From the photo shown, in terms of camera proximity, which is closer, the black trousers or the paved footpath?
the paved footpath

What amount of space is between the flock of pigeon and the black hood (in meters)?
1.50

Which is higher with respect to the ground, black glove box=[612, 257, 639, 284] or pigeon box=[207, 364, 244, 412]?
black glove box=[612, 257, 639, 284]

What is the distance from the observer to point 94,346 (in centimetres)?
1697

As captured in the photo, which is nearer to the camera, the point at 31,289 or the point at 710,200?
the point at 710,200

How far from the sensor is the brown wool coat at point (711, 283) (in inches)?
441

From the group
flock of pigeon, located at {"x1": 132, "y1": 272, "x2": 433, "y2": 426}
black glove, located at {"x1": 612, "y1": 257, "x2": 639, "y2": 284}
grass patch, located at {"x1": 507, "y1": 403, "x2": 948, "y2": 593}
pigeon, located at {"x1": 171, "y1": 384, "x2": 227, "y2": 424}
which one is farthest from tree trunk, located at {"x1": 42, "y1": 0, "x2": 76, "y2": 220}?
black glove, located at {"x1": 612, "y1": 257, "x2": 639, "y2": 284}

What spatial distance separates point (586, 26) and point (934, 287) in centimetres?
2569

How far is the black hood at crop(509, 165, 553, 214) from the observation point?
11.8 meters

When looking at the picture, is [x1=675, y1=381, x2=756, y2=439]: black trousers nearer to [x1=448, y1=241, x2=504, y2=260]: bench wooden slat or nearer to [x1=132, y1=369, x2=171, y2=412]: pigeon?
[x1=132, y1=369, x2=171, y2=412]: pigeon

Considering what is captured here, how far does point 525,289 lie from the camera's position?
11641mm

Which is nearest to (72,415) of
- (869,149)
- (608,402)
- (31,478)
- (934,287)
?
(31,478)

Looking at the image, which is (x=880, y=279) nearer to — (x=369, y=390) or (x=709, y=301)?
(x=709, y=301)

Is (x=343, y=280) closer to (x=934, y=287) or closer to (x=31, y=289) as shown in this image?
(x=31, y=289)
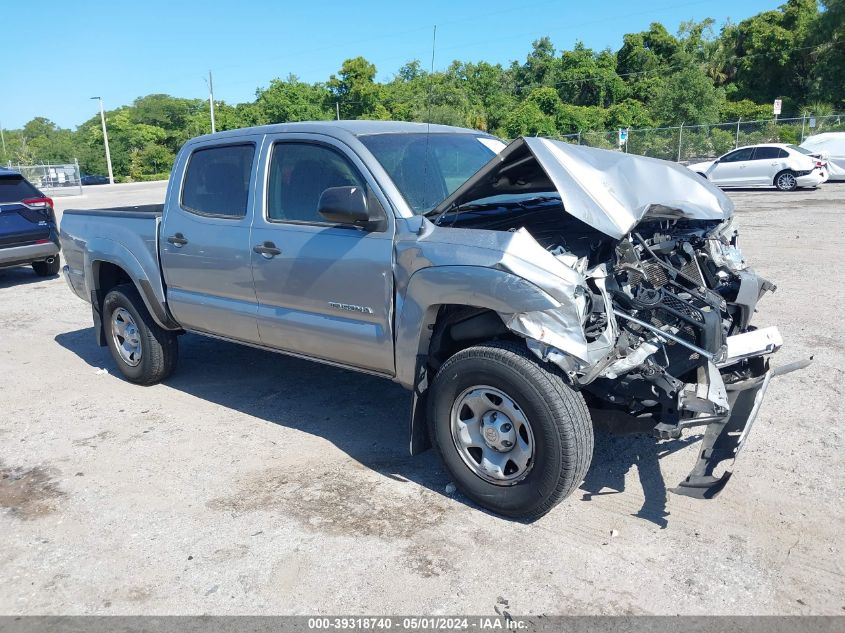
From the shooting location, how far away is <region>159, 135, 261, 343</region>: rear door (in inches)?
195

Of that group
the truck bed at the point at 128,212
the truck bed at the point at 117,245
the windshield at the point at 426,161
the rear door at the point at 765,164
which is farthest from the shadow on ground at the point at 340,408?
the rear door at the point at 765,164

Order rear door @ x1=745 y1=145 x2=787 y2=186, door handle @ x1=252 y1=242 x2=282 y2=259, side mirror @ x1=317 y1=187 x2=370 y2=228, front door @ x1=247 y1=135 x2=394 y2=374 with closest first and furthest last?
side mirror @ x1=317 y1=187 x2=370 y2=228, front door @ x1=247 y1=135 x2=394 y2=374, door handle @ x1=252 y1=242 x2=282 y2=259, rear door @ x1=745 y1=145 x2=787 y2=186

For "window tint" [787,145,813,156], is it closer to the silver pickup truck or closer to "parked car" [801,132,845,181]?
"parked car" [801,132,845,181]

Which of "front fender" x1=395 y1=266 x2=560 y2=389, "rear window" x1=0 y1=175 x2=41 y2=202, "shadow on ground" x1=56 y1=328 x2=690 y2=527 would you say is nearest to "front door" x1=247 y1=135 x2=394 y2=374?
"front fender" x1=395 y1=266 x2=560 y2=389

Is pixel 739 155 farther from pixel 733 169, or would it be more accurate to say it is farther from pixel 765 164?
pixel 765 164

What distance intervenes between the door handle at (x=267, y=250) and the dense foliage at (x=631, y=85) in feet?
90.6

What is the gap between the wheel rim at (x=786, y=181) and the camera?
21.5 metres

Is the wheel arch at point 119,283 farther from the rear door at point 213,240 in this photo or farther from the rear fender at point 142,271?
the rear door at point 213,240

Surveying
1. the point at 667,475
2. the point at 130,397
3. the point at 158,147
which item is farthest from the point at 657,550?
the point at 158,147

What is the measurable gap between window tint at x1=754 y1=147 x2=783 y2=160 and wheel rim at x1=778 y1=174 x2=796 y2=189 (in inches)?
27.2

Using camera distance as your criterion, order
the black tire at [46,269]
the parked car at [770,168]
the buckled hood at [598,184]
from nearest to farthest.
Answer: the buckled hood at [598,184] < the black tire at [46,269] < the parked car at [770,168]

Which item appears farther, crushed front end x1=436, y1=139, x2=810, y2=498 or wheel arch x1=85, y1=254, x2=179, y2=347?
wheel arch x1=85, y1=254, x2=179, y2=347

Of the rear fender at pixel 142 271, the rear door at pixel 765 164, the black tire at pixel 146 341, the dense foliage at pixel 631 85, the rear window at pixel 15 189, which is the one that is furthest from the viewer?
the dense foliage at pixel 631 85

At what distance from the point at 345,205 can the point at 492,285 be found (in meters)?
1.00
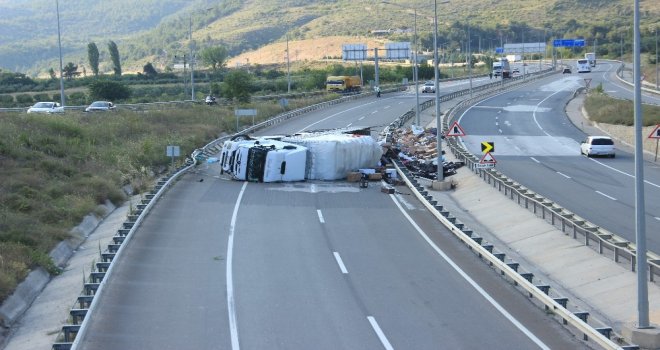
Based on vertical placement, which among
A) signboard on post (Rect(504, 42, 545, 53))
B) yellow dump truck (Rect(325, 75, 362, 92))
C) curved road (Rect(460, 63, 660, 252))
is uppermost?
signboard on post (Rect(504, 42, 545, 53))

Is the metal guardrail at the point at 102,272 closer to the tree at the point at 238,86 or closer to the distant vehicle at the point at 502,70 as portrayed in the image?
the tree at the point at 238,86

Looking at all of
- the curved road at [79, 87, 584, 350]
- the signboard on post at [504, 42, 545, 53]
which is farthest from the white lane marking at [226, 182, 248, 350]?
the signboard on post at [504, 42, 545, 53]

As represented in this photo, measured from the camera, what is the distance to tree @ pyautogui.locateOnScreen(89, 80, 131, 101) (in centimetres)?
8500

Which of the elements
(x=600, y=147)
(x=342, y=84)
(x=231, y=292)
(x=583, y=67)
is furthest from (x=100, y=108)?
(x=583, y=67)

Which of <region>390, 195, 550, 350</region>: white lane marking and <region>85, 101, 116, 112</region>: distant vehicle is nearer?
<region>390, 195, 550, 350</region>: white lane marking

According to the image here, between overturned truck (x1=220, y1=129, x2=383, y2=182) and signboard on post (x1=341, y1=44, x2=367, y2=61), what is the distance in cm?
6646

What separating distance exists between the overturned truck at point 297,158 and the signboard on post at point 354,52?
2617 inches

****

→ **AUFGABE**:
Schreib die Daten oben noch einmal ab, tausch dabei „black hood“ gegen „dark hood“ aus und lass alles andere, wie es ist. Die Bilder lässt du dabei weg.

→ **RICHTIGE ANTWORT**:
From the photo shown, in terms of camera proximity, which is closer, the black trousers or the paved footpath?
the paved footpath

What amount of space is between the flock of pigeon and the dark hood (in meters)?
1.50

Which is higher with respect to the ground, black glove box=[612, 257, 639, 284] or pigeon box=[207, 364, 244, 412]?
black glove box=[612, 257, 639, 284]

What is the distance from the observer to point 94,346 (in centimetres)?
1697

As captured in the photo, which is nearer to the camera, the point at 31,289 or the point at 710,200?
the point at 710,200

How far from the sensor is the brown wool coat at point (711, 283) (in inches)?
441

From the group
flock of pigeon, located at {"x1": 132, "y1": 272, "x2": 433, "y2": 426}
black glove, located at {"x1": 612, "y1": 257, "x2": 639, "y2": 284}
grass patch, located at {"x1": 507, "y1": 403, "x2": 948, "y2": 593}
pigeon, located at {"x1": 171, "y1": 384, "x2": 227, "y2": 424}
which one is farthest from tree trunk, located at {"x1": 42, "y1": 0, "x2": 76, "y2": 220}?
black glove, located at {"x1": 612, "y1": 257, "x2": 639, "y2": 284}

What spatial distance separates point (586, 26) and point (934, 287) in centimetres?
2569

How far is the dark hood at crop(509, 165, 553, 214) from the observation point?
11.8 meters

When looking at the picture, is [x1=675, y1=381, x2=756, y2=439]: black trousers nearer to [x1=448, y1=241, x2=504, y2=260]: bench wooden slat or nearer to [x1=132, y1=369, x2=171, y2=412]: pigeon?
[x1=132, y1=369, x2=171, y2=412]: pigeon

Considering what is captured here, how far does point 525,289 lie from the camera's position?
11641mm

Which is nearest to (72,415) of
- (869,149)
- (608,402)
- (31,478)
- (934,287)
?
(31,478)

Looking at the image, which is (x=880, y=279) nearer to — (x=369, y=390) or (x=709, y=301)?
(x=709, y=301)

Is (x=343, y=280) closer to (x=934, y=287) or closer to (x=31, y=289) as shown in this image?
(x=31, y=289)
From the shooting location, how far away is <region>159, 135, 261, 343</region>: rear door (in inches)?
195

Of that group
the truck bed at the point at 128,212
the truck bed at the point at 117,245
the windshield at the point at 426,161
the rear door at the point at 765,164
which is farthest from the shadow on ground at the point at 340,408?
the rear door at the point at 765,164

Order rear door @ x1=745 y1=145 x2=787 y2=186, door handle @ x1=252 y1=242 x2=282 y2=259, side mirror @ x1=317 y1=187 x2=370 y2=228, front door @ x1=247 y1=135 x2=394 y2=374 with closest first and furthest last?
side mirror @ x1=317 y1=187 x2=370 y2=228, front door @ x1=247 y1=135 x2=394 y2=374, door handle @ x1=252 y1=242 x2=282 y2=259, rear door @ x1=745 y1=145 x2=787 y2=186

For "window tint" [787,145,813,156], is it closer to the silver pickup truck or closer to "parked car" [801,132,845,181]?
"parked car" [801,132,845,181]

Which of "front fender" x1=395 y1=266 x2=560 y2=389, "rear window" x1=0 y1=175 x2=41 y2=202, "shadow on ground" x1=56 y1=328 x2=690 y2=527 would you say is nearest to "front door" x1=247 y1=135 x2=394 y2=374?
"front fender" x1=395 y1=266 x2=560 y2=389

Is pixel 739 155 farther from pixel 733 169, or would it be more accurate to say it is farther from pixel 765 164?
pixel 765 164

What distance intervenes between the door handle at (x=267, y=250) and the dense foliage at (x=631, y=85) in feet?
90.6

What is the gap between the wheel rim at (x=786, y=181) and the camera?
21.5 metres

Is the wheel arch at point 119,283 farther from the rear door at point 213,240 in this photo or farther from the rear fender at point 142,271?
the rear door at point 213,240

Surveying
1. the point at 667,475
2. the point at 130,397
3. the point at 158,147
which item is farthest from the point at 657,550?
the point at 158,147

What is the measurable gap between window tint at x1=754 y1=147 x2=783 y2=160 and wheel rim at x1=778 y1=174 x2=796 y2=189 (in inches)?
27.2

Using camera distance as your criterion, order
the black tire at [46,269]
the parked car at [770,168]
the buckled hood at [598,184]
from nearest to farthest.
Answer: the buckled hood at [598,184] < the black tire at [46,269] < the parked car at [770,168]

Which item appears farther, crushed front end x1=436, y1=139, x2=810, y2=498 or wheel arch x1=85, y1=254, x2=179, y2=347?
wheel arch x1=85, y1=254, x2=179, y2=347

Of the rear fender at pixel 142 271, the rear door at pixel 765 164, the black tire at pixel 146 341, the dense foliage at pixel 631 85, the rear window at pixel 15 189, which is the one that is furthest from the viewer?
the dense foliage at pixel 631 85

At what distance from the point at 345,205 can the point at 492,285 be found (in meters)?
1.00
Based on vertical placement, which among
A) signboard on post (Rect(504, 42, 545, 53))
B) yellow dump truck (Rect(325, 75, 362, 92))
C) curved road (Rect(460, 63, 660, 252))
is uppermost?
signboard on post (Rect(504, 42, 545, 53))

Is the metal guardrail at the point at 102,272 closer to the tree at the point at 238,86 or closer to the distant vehicle at the point at 502,70 as portrayed in the image?
the tree at the point at 238,86

Looking at all of
- the curved road at [79, 87, 584, 350]
- the signboard on post at [504, 42, 545, 53]
which is farthest from the white lane marking at [226, 182, 248, 350]?
the signboard on post at [504, 42, 545, 53]

As represented in this photo, measured from the camera, what is the distance to tree @ pyautogui.locateOnScreen(89, 80, 131, 101) (in centimetres)?
8500

Which of the elements
(x=600, y=147)
(x=342, y=84)
(x=231, y=292)
(x=583, y=67)
is furthest from (x=100, y=108)?
(x=583, y=67)

Which of <region>390, 195, 550, 350</region>: white lane marking and <region>85, 101, 116, 112</region>: distant vehicle is nearer?
<region>390, 195, 550, 350</region>: white lane marking

According to the image here, between overturned truck (x1=220, y1=129, x2=383, y2=182) and signboard on post (x1=341, y1=44, x2=367, y2=61), what is the distance in cm?
6646

What separating distance exists between the overturned truck at point 297,158 and the signboard on post at point 354,52?
2617 inches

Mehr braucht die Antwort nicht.